According to the National Transgender Discrimination Survey, the Williams Institute found 41 percent of transgender and gender non-conforming persons over 18 have attempted suicide, as compared to 4.6 percent of the population at large. These are staggering statistics! As a health-care provider for 25 years, I have treated nothing more potentially mortiferous. And if this were any other group, we’d be shouting outrage from the highest rooftops. And we’d be demanding and receiving funding for research.
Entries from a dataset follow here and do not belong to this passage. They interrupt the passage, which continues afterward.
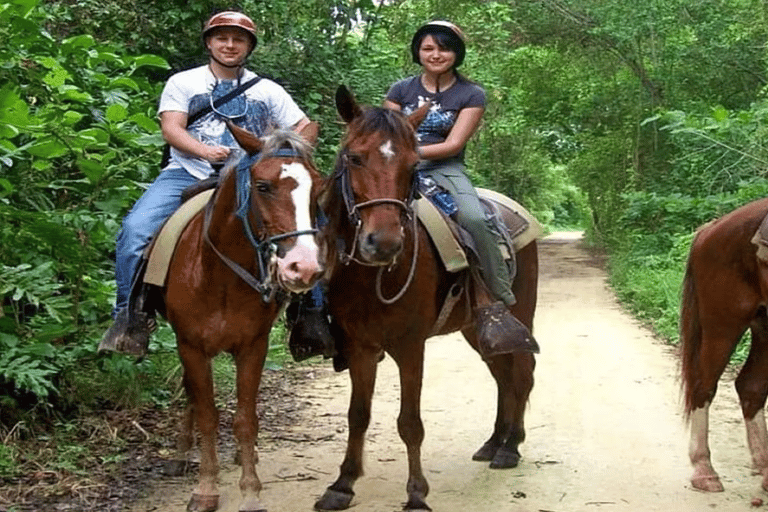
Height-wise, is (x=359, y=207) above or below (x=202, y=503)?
above

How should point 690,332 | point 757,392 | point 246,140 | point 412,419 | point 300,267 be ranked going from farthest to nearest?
point 690,332, point 757,392, point 412,419, point 246,140, point 300,267

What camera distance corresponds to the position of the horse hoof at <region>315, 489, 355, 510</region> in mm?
5039

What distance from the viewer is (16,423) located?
5.81 metres

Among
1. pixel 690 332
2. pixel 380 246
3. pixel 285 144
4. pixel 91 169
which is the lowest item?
pixel 690 332

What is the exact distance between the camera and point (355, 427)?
5.18 metres

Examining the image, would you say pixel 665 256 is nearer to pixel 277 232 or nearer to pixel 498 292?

As a precocious child I read everything. One day at age 10, I opened the Bible to the center. My eyes fell on the page; and these words leapt out at me. From the sacred Hebrew scriptures: “When my father and my mother forsake me, then the Lord will take me up.” (Psalms 27:10) Even in this King James Version it’s entirely without obfuscation. It’s a crystal-clear reassurance that spoke directly to me. As a child it gave me hope; and I have never forgotten it.
But today as a 64-year-old transsexual man who has lived more years as a man than as female; I can scroll through the countless images of parents with their LGBT children and be soothed beyond words.
Some folks talk about behavior which is “against nature.” For a human parent to abandon, abuse, reject, dispirit or kill their child is about as “against nature” as anything I can imagine. I can only hope that no unloving, anti-LGBT person ever finds himself the parent of an LGBT child. If so, you may please send your child to me.
My hat’s off to all you loving and defending parents of LGBT children, as parenting, the most difficult job of all, is exponentially more than just egg or sperm donation. As an adult who has never had the privilege of having children – and who as a child was never advocated for – if we should ever cross paths, I’d like to hug you loving LGBT parents in thanks. Because as you see, I’ve had difficulty finding words adequate to convey just how inspiring you are, and the hope you give to me.